Empowering Indigenous Women in Mountain Biking: A Story of Community and Connection

In the realm of mountain biking, the thrill of racing down rugged terrains and the camaraderie among riders are experiences that are cherished deeply. However, the sport also has the power to bridge cultures and empower communities, as showcased by pro enduro racer Miranda Miller in the season finale of her series, “Here. There. Everywhere.”

In this special episode, Miranda, a Squamish, B.C. local and the 2017 world champion, collaborates with the Indigenous Women Outdoors (IWO) program, dedicating her expertise to help a group of riders gear up for the Sturdy Dirty enduro race. This collaboration is not just about mastering the trails, but also about igniting a spirit of empowerment, resilience, and connection among Indigenous women.

The IWO program is a beacon of empowerment that provides Indigenous women the platform to explore and excel in outdoor sports activities. It operates on the profound Seventh Generation Principle, an indigenous concept from the Haudenosaunee, which emphasizes thinking about the impact of one’s actions on the next seven generations and honoring the seven generations that came before.

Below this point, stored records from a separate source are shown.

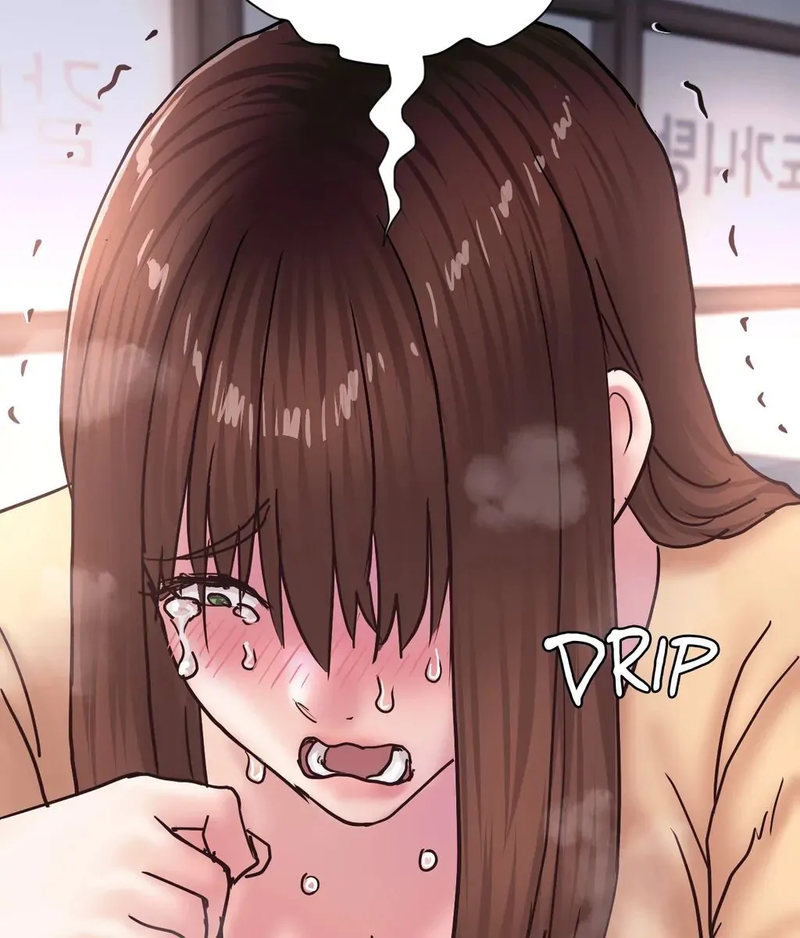 Comes With Benefits Chapter 13 image 62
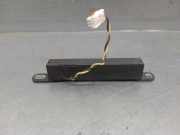 Antenne EG24676N1A Mazda CX-7 SUV 2.2 MZR-CD 16V (R2)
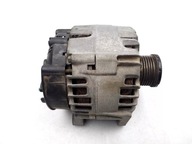 ALTERNATOR 231000011R 23100-0011R RENAULT LAGUNA MK3 2007 2015 2.0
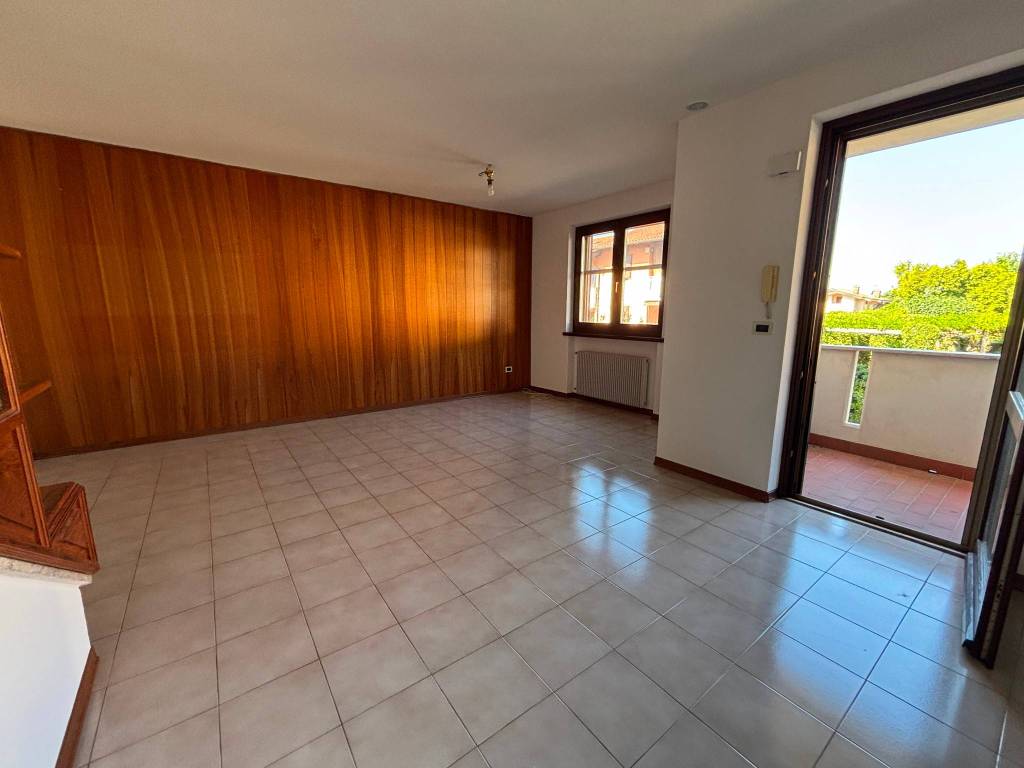 Villa a Gorizia in Via Antico Castello - Foto 2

As Miranda and the IWO riders prepare for the race, they are not just racing for themselves. They are challenging themselves to lead and inspire the youth for the next seven generations. This episode, filmed on the Indigenous Land of Coast Salish peoples, specifically Sḵwx̱wú7mesh Nation (Squamish) and the Snoqualmie Indian Tribe, is a beautiful narrative of how sports can transcend boundaries and foster a sense of community and empowerment.